## AIM OF THE EXERCISE
Substitute "railway platform" for "train platform" throughout the rows below, and reproduce the rows with nothing else altered.

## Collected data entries
"""

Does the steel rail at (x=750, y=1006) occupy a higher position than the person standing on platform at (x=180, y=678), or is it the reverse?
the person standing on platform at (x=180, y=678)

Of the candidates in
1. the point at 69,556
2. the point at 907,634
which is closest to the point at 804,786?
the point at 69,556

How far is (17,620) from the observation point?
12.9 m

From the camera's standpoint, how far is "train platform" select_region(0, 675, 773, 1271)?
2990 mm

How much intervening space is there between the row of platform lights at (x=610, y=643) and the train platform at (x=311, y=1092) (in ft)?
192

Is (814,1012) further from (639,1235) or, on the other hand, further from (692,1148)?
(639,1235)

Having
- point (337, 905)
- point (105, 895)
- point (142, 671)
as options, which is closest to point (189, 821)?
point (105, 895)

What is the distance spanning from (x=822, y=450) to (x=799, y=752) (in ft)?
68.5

"""

## EXERCISE SOLUTION
Does the steel rail at (x=750, y=1006) occupy a higher position than the person standing on platform at (x=180, y=678), or is it the reverse?
the person standing on platform at (x=180, y=678)

Of the candidates in
1. the point at 69,556
2. the point at 907,634
which is closest to the point at 804,786?
the point at 69,556

How far is (17,620) from the observation point?
12.9 m

From the camera's standpoint, how far is "railway platform" select_region(0, 675, 773, 1271)?
2990 mm

How much intervening space is there between the row of platform lights at (x=610, y=643) and the railway platform at (x=311, y=1092) (in ft)?
192

Is (814,1012) further from (639,1235) or, on the other hand, further from (692,1148)?
(639,1235)

Having
- point (337, 905)
- point (105, 895)
- point (142, 671)
as options, which is closest to point (189, 821)?
point (105, 895)

What is the distance spanning from (x=822, y=450) to (x=799, y=752) (in ft)?
68.5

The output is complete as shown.